Despite having made a mess of his economic numbers the Chancellor nevertheless managed to crow that the UK is on course to meet the 2% inflation target this year, beating US and EU competitors, and remains on target for 2006 and 2007 (not that this actually has anything to do with him, being the responsibility of the Bank of England). Next year, economic growth will, claimed the Chancellor, rise to 2-2.5%, 2.75-3.25% in 2007 and 2.75-3.25% in 2008.
However, there was, with this Pre-Budget Report, an early sighting of the perhaps welcome return of the Iron Chancellor of New Labour's early years. After the unparalleled spending spree of the recent past, there are signs that the Chancellor is starting to rein in the rise of public spending. In fact, on his numbers, public spending overall is set to grow by slightly below the rate of growth in the economy for the rest of this Parliament past 2008.

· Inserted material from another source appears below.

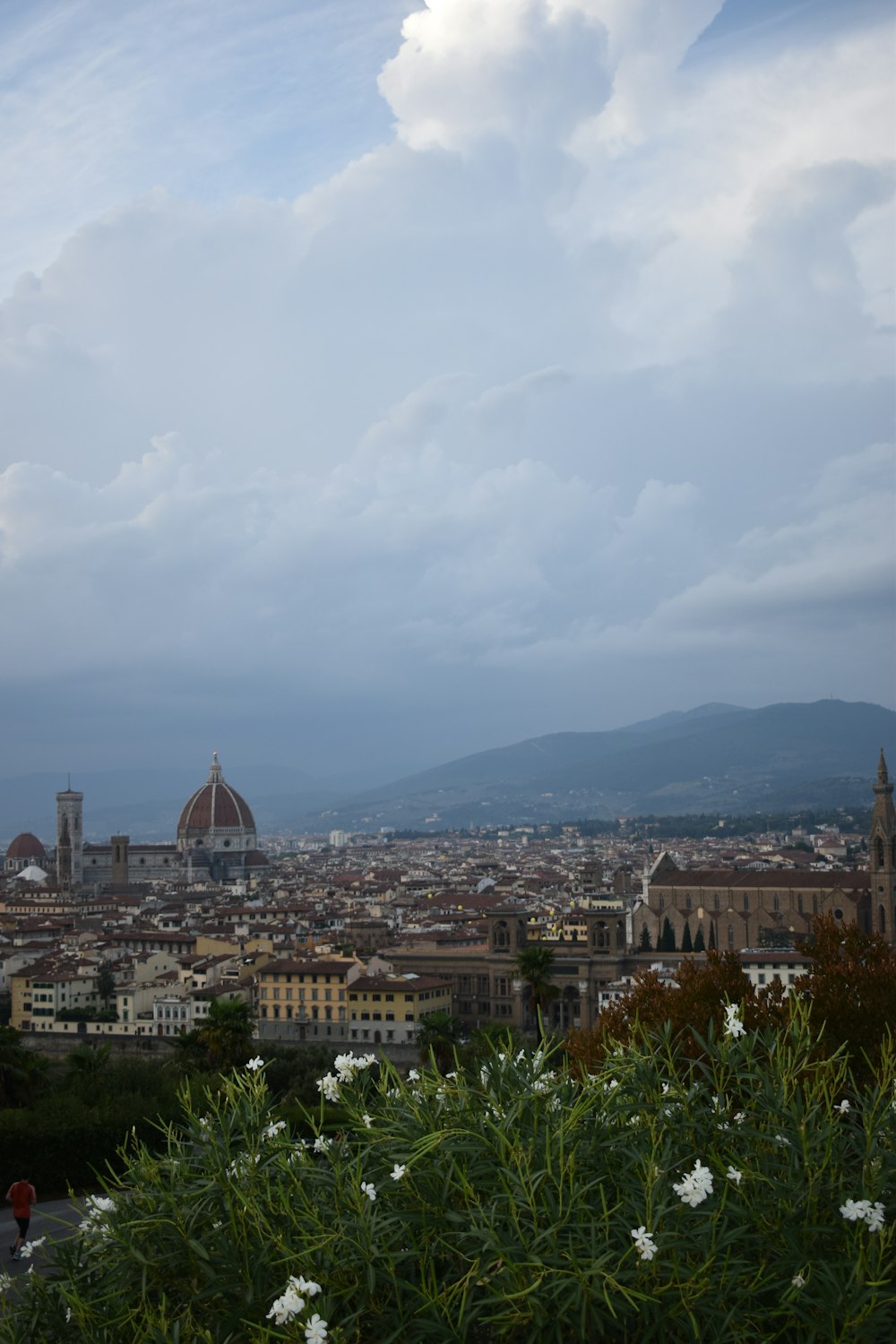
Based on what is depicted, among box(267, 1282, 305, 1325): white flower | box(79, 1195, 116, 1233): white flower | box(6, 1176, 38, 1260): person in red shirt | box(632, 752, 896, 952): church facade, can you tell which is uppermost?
box(79, 1195, 116, 1233): white flower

Gordon Brown obviously wants to hand over the books in good shape for the benefit of the next Prime Minister (which he assumes is going to be him).
The biggest shocker on personal finance matters was the Chancellor's about turn on Self Invested Personal Pensions. SIPPs and all other forms of self-directed pensions will be prohibited from obtaining tax advantages when investing in residential property and certain other assets, such as fine wines, from April 6th, 2006.
This action is aimed at ensuring that tax relief is only given to those whose purpose in making the contribution is to provide themselves with a secure retirement income; and action will also be taken to prevent abuse of the rules for tax-free lump sums from 6 April 2006. The legislation will remove tax advantages where lump sums are recycled back into funds in order to generate artificial levels of tax relief.
Following Kate Barker's recommendation, it was confirmed that draft legislation to establish UK Real Estate Investment Trusts will be included in the 2006 Finance Bill. Details of the tax proposals will be published by HM Revenue and Customs before the end of 2005.
Affordable housing was a big issue. Alongside the Pre-Budget Report, Deputy Prime Minister John Prescott issued new planning guidelines to bring more brownfield sites onto the market and to speed up the planning process for new affordable developments. Some gains on planning permission (ie. increased land value when building consent is granted) will be passed to Local Authorities for use on social housing.
New measures are being taken to beef up disclosure rules on tax schemes. Action is also being taken on transfer of assets abroad, and gifting with reservation and pre-owned asset elements of the inheritance tax structure.
Unclaimed assets lying in dormant accounts are going to be taken by the Government and put to use boosting youth and community facilities.
The government is now taking comments and consultations on the previously proposed top up payment into Child Trust Funds at age seven. However, the Chancellor failed to address the issue of the approximately one million CTF vouchers that have yet to be used.